--- WRITTEN EXERCISE ---
Would you transcribe the whole listing exactly, minus its pictures?

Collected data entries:
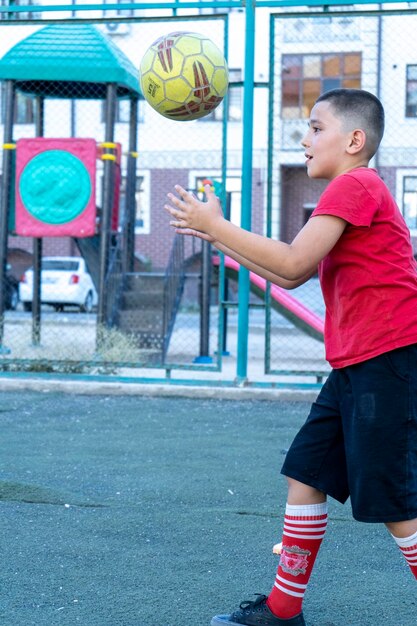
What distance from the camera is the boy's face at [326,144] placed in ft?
9.27

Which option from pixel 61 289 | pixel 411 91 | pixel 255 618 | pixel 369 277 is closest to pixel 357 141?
pixel 369 277

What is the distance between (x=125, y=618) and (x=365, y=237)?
1.36m

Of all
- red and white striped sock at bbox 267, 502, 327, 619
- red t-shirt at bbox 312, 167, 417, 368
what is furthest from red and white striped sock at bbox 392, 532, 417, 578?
red t-shirt at bbox 312, 167, 417, 368

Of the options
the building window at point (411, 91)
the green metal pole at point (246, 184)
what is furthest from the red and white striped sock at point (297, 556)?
the building window at point (411, 91)

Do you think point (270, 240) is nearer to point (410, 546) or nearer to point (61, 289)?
point (410, 546)

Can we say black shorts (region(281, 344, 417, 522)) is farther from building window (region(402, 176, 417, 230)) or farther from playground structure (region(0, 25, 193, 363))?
building window (region(402, 176, 417, 230))

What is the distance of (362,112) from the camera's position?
111 inches

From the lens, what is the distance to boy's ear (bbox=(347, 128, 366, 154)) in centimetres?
281

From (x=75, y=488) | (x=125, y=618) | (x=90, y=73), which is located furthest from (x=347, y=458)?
(x=90, y=73)

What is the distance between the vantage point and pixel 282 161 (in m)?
28.6

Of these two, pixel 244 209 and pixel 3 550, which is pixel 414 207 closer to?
pixel 244 209

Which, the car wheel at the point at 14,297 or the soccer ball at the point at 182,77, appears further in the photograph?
the car wheel at the point at 14,297

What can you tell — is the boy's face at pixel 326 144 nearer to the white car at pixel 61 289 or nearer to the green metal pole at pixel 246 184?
the green metal pole at pixel 246 184

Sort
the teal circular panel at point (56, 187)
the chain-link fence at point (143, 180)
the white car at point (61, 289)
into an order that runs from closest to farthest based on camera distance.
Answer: the chain-link fence at point (143, 180)
the teal circular panel at point (56, 187)
the white car at point (61, 289)
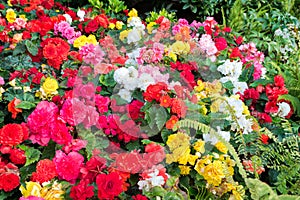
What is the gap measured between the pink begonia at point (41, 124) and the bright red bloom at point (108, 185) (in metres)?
0.41

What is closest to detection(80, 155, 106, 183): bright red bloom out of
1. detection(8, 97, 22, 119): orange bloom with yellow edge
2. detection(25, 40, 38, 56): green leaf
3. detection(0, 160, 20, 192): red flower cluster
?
detection(0, 160, 20, 192): red flower cluster

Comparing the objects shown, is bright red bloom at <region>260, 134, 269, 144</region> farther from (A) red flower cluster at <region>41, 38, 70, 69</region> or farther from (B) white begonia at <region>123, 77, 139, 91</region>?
(A) red flower cluster at <region>41, 38, 70, 69</region>

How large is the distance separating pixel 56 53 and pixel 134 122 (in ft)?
2.94

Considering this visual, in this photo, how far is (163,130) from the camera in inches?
102

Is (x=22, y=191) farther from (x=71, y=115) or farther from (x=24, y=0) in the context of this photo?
(x=24, y=0)

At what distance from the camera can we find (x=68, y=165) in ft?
7.69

--- THE ANSWER ---
What distance from the camera is the boy's face at [326,144] placed in ft?
9.27

Which option from pixel 61 289 | pixel 411 91 | pixel 255 618 | pixel 369 277 is closest to pixel 357 141?
pixel 369 277

What is the distance between (x=125, y=618) and (x=365, y=237)?
1.36m

Of all
- red and white striped sock at bbox 267, 502, 327, 619
- red t-shirt at bbox 312, 167, 417, 368
what is furthest from red and white striped sock at bbox 392, 532, 417, 578?
red t-shirt at bbox 312, 167, 417, 368

Of the options
the building window at point (411, 91)
the green metal pole at point (246, 184)
what is furthest from the red and white striped sock at point (297, 556)?
the building window at point (411, 91)

Do you think point (270, 240) is nearer to point (410, 546) or nearer to point (61, 289)?
point (410, 546)

Can we say black shorts (region(281, 344, 417, 522)) is farther from building window (region(402, 176, 417, 230)) or farther from playground structure (region(0, 25, 193, 363))?
building window (region(402, 176, 417, 230))

What is the distance of (362,112) from the camera's position?
111 inches

From the lens, what is the distance to boy's ear (bbox=(347, 128, 366, 154)) in centimetres?
281

From (x=75, y=488) | (x=125, y=618) | (x=90, y=73), which is located furthest from (x=347, y=458)?
(x=90, y=73)

What is the distance between the vantage point and pixel 282 161 (in m)?
28.6

Of these two, pixel 244 209 and pixel 3 550, which is pixel 414 207 closer to?
pixel 244 209

Which, the car wheel at the point at 14,297 or the soccer ball at the point at 182,77, appears further in the photograph?
the car wheel at the point at 14,297

What can you tell — is the boy's face at pixel 326 144 nearer to the white car at pixel 61 289 or nearer to the green metal pole at pixel 246 184?
the green metal pole at pixel 246 184

Sort
the teal circular panel at point (56, 187)
the chain-link fence at point (143, 180)
the white car at point (61, 289)
into an order that runs from closest to farthest based on camera distance.
Answer: the chain-link fence at point (143, 180)
the teal circular panel at point (56, 187)
the white car at point (61, 289)
What is the gap measured between the pink begonia at point (41, 124) and the bright red bloom at point (108, 185) (in metres)?
0.41

What is closest to detection(80, 155, 106, 183): bright red bloom out of
1. detection(8, 97, 22, 119): orange bloom with yellow edge
2. detection(25, 40, 38, 56): green leaf
3. detection(0, 160, 20, 192): red flower cluster
?
detection(0, 160, 20, 192): red flower cluster

Comparing the objects shown, is bright red bloom at <region>260, 134, 269, 144</region> farther from (A) red flower cluster at <region>41, 38, 70, 69</region> or farther from (B) white begonia at <region>123, 77, 139, 91</region>?
(A) red flower cluster at <region>41, 38, 70, 69</region>

How large is the distance separating pixel 56 53 and pixel 134 122 (in ft)?
2.94

Considering this visual, in this photo, how far is (163,130) from the camera in inches?
102

Is (x=22, y=191) farther from (x=71, y=115) or farther from (x=24, y=0) in the context of this photo?
(x=24, y=0)

At what distance from the camera can we find (x=68, y=165) in ft?
7.69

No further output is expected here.